Nancy Hale's Aunt Nelly never married, preferring instead to care for her parents and other ailing family members while sustaining a Boston Marriage with fellow artist Gabrielle deVaux Clements. She was an unfailing mentor to the younger Lilian and other women painters. Nancy Hale remembers her aunt's tremendous spirit which inspired her to punctuate her every action with cries of delight:
"Aunt Nelly studied painting under Carolus Duran in th the Paris of the seventies By the time I knew her, any money she made from her work came from etchings, and from commissions for enormous church decorations...If a church decoration was under way, Miss Clements and the other old maids might all work at it--painting great oranges, like burning orbs, high on the Tree of Life, or many-colored flowers in the Palestinian grass--while Aunt Nelly worked on the circle of radiance around the Child. Another year it might be etchings they worked on. Their plates had generally been drawn upon earlier, in Charleston, Baltimore, Girgenti, the Holy Land,
wherever they'd wintered; if drypoints, with a ruby or diamond on bare copper that didn't need etching; if a true etching, on applied soft or hard grounds...
"Aunt Nelly's happiness ...was like the happiness in Paradise before the paternal ordinance was breached and Satan's shadow loomed. With all her jauntings about the world, Aunt Nelly's essence--her original, young girl's ardor--remained intact...she dashed to meet an old maid's fate with cries of consent."

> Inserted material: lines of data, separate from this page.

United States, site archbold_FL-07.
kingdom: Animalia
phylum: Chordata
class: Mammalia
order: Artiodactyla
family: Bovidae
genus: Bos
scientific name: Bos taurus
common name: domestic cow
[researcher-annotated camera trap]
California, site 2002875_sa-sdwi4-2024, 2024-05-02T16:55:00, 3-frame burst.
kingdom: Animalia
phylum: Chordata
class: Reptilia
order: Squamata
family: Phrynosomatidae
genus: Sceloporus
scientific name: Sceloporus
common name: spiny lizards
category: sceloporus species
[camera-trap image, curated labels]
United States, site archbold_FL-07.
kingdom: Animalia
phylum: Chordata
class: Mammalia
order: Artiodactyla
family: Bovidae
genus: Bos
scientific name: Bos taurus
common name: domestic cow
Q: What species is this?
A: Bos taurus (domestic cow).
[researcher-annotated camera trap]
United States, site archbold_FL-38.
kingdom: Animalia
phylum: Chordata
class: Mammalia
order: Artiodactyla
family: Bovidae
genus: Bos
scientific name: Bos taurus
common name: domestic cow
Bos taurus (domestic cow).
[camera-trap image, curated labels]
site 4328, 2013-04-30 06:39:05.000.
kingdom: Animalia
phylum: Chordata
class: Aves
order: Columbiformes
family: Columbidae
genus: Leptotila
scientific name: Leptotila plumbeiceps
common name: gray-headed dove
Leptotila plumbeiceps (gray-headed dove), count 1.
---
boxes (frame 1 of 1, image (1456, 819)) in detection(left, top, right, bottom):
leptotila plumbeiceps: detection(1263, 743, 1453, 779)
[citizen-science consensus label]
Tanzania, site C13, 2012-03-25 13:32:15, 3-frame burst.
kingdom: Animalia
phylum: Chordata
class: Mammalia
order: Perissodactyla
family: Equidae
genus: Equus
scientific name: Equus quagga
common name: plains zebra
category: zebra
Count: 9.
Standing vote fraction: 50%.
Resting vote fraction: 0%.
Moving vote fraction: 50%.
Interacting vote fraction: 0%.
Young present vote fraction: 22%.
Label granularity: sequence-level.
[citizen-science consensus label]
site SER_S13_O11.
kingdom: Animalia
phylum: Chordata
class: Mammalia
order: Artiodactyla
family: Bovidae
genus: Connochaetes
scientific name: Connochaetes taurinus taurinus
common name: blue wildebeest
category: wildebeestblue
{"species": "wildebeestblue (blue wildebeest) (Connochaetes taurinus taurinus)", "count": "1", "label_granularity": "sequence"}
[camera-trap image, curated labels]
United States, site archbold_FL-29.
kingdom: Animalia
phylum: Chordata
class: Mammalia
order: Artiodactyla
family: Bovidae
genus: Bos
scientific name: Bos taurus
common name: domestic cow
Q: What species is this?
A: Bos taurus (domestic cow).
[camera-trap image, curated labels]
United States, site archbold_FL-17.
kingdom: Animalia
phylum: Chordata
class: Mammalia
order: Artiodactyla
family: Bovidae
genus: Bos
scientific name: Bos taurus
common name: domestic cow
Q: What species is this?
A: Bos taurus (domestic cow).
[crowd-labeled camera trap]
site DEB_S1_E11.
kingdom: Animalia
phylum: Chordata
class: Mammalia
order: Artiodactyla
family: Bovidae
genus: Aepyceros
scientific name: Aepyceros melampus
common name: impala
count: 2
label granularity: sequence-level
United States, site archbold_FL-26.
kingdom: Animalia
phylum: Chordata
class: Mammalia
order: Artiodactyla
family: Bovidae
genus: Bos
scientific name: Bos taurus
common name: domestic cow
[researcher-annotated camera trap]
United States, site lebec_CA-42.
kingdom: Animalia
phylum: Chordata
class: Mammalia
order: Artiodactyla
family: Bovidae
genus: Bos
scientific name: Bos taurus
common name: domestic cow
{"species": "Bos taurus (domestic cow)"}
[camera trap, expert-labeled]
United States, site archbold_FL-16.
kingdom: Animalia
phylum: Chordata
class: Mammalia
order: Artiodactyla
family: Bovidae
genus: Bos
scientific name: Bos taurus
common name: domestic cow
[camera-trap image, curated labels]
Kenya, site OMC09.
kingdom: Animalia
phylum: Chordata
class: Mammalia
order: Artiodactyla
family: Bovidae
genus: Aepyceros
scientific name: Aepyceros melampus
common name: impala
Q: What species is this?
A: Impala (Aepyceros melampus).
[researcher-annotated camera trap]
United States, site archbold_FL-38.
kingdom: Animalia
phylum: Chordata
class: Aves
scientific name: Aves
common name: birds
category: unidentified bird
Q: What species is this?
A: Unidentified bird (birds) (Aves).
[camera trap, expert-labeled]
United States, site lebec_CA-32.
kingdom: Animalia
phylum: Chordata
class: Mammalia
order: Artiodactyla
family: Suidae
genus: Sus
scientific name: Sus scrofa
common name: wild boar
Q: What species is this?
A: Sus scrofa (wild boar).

Years later Nancy Hale remembered her childhood in the studio with Aunt Nelly and her friends:
"Once or twice, to my astonishment, I burst into tears. What astonished me was not so much that I should be crying as what, I realized, I was crying about. It was not because my mother or Aunt Nelly was dead, or out of sadness for all those other artists, Aunt Nelly's friends, who also used the place long ago; but because,in the silence of the studio, I remembered what a wonderful time they had all had."